Member of the Ohio House of Representatives from the 11th district
- In office February 17, 2022 – December 31, 2022
- Preceded by: Stephanie Howse
- Succeeded by: Anita Somani

Personal details
- Party: Independent (since 2022)
- Other political affiliations: Democratic (until 2022)
- Education: Cleveland State University (BA, JD) John Carroll University (MA)

= Shayla Davis =

American politician

Shayla L. Davis is an American politician who served as a member of the Ohio House of Representatives from the 11th district in 2022.

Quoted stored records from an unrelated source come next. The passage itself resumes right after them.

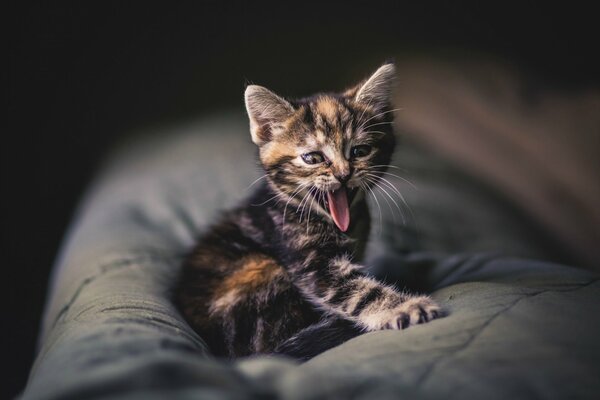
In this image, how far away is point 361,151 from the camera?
4.08 ft

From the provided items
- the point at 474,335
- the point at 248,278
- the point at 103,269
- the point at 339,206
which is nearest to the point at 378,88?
the point at 339,206

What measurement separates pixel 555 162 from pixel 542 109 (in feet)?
0.69

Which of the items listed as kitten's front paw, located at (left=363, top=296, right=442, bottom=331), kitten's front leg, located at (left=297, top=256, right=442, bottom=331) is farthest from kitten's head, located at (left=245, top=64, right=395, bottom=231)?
kitten's front paw, located at (left=363, top=296, right=442, bottom=331)

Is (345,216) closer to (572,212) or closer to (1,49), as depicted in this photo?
(572,212)

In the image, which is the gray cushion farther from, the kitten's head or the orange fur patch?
the kitten's head

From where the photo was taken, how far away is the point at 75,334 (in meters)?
0.91

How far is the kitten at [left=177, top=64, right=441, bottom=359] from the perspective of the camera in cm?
112

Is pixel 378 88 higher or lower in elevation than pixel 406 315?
higher

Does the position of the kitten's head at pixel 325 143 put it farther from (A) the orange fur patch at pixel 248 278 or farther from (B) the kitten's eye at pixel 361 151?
(A) the orange fur patch at pixel 248 278

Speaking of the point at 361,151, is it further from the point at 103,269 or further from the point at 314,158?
the point at 103,269

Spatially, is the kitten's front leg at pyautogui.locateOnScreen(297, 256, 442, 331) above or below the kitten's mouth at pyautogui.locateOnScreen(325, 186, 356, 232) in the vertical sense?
below

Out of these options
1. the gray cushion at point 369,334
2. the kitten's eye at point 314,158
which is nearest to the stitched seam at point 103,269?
the gray cushion at point 369,334

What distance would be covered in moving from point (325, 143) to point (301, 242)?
0.22m

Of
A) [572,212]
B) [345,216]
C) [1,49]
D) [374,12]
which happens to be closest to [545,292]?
[345,216]
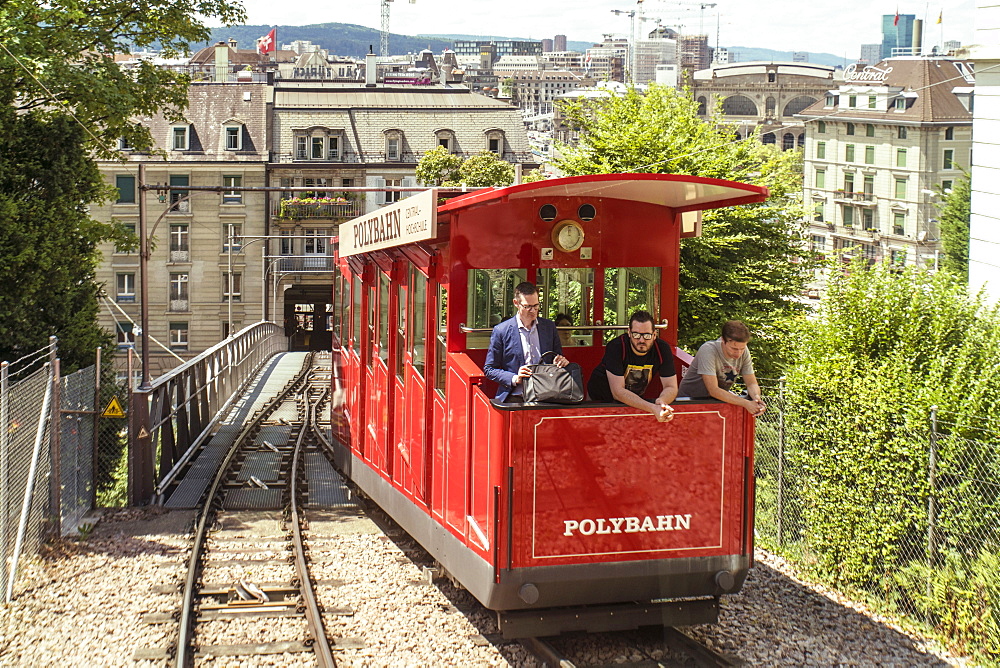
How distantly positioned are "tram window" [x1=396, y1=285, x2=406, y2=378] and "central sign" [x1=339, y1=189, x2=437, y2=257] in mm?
465

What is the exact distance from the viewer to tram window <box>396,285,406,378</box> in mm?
10508

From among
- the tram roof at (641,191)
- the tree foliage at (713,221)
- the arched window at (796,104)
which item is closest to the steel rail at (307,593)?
the tram roof at (641,191)

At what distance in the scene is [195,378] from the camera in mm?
19422

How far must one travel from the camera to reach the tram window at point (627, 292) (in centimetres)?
940

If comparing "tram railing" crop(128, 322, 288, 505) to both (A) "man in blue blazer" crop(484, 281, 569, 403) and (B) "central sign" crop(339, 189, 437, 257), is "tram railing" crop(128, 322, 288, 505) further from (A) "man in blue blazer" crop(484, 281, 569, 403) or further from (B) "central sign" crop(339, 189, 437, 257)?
(A) "man in blue blazer" crop(484, 281, 569, 403)

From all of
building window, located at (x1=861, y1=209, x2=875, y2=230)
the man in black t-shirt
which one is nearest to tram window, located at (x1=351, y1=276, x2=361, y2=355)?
the man in black t-shirt

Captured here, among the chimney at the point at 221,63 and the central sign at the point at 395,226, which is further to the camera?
the chimney at the point at 221,63

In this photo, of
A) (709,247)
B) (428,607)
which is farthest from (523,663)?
(709,247)

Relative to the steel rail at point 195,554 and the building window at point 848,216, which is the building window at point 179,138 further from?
the steel rail at point 195,554

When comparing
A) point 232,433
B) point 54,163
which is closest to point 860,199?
point 232,433

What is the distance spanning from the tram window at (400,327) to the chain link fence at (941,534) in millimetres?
4132

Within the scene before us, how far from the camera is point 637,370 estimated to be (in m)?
8.32

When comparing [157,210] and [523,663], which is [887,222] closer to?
[157,210]

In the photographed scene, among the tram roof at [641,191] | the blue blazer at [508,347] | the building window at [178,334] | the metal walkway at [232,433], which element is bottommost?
the building window at [178,334]
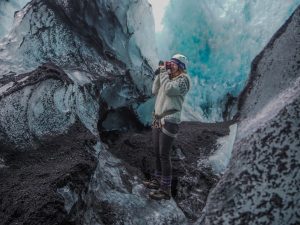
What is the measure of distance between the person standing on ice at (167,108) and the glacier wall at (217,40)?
4174mm

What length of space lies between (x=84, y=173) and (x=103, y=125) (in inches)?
82.5

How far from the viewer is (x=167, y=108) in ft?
9.80

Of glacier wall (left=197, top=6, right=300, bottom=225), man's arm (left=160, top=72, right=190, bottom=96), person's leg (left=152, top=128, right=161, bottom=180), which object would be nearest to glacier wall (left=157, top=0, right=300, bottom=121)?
person's leg (left=152, top=128, right=161, bottom=180)

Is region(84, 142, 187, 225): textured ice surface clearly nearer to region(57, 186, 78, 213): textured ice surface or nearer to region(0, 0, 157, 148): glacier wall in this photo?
region(57, 186, 78, 213): textured ice surface

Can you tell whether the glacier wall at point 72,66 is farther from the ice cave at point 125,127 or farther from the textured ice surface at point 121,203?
the textured ice surface at point 121,203

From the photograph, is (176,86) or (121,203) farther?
(121,203)

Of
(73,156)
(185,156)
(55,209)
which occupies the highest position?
(185,156)

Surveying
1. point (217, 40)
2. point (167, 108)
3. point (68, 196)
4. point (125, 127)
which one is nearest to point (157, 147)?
point (167, 108)

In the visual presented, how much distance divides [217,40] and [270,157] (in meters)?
6.62

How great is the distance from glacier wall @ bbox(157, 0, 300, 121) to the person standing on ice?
4.17 metres

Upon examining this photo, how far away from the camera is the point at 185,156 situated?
14.1 ft

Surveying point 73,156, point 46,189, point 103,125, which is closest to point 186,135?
point 103,125

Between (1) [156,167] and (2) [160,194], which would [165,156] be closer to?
(1) [156,167]

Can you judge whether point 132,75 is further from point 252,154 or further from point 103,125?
point 252,154
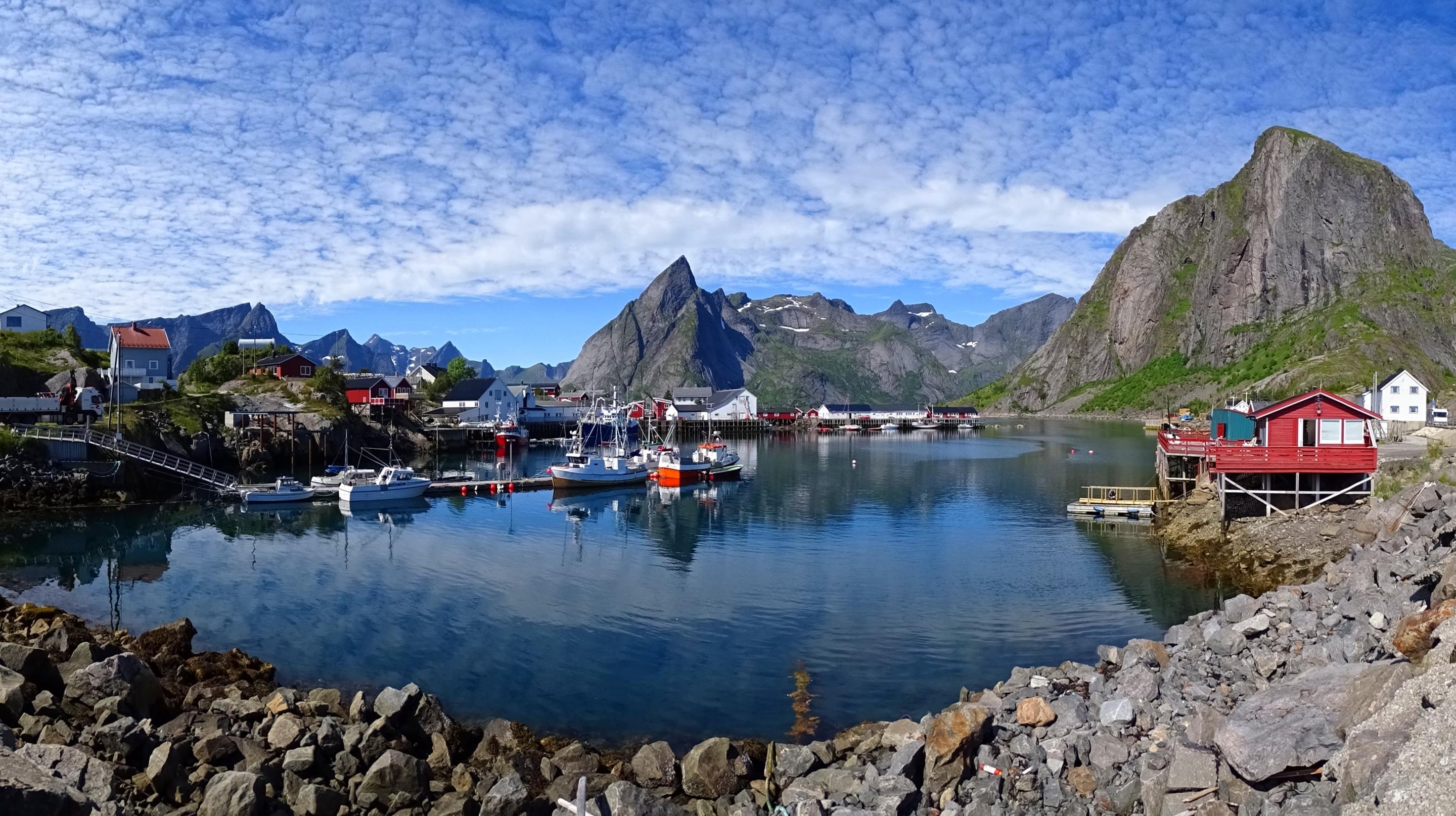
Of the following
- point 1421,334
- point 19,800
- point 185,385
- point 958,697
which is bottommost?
point 958,697

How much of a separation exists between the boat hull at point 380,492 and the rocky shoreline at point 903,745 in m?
37.4

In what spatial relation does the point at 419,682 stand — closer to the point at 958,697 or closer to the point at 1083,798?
the point at 958,697

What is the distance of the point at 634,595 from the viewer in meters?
33.5

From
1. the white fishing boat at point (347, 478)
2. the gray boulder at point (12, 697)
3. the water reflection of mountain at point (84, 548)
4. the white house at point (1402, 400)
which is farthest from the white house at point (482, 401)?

== Early life and education ==
Davis is a native of Garfield Heights, Ohio. She earned a Bachelor of Arts degree in liberal arts and non-profit administration from Cleveland State University, a Master of Arts in non-profit administration from John Carroll University, and a Juris Doctor from the Cleveland–Marshall College of Law.

== Career ==
From 2008 to 2011, Davis worked as a program and event coordinator at Cleveland State University. She also held positions in the Cleveland Department of Public Health and Cleveland Office of Minority Health. From 2015 to 2017, she served as a law clerk and mediator for the Cleveland Municipal Court. From 2017 to 2019, she served as a program coordinator for the Cuyahoga County Board of Health. From 2019 to 2021, she served as a member of the Garfield Heights, Ohio City Council. Davis was appointed to the Ohio House of Representatives in February 2022.

In August 2022, Secretary of State Frank LaRose ruled that Davis would not be able to run for a full term in the House after it was found that she "did not disaffiliate from the Democratic Party in good faith."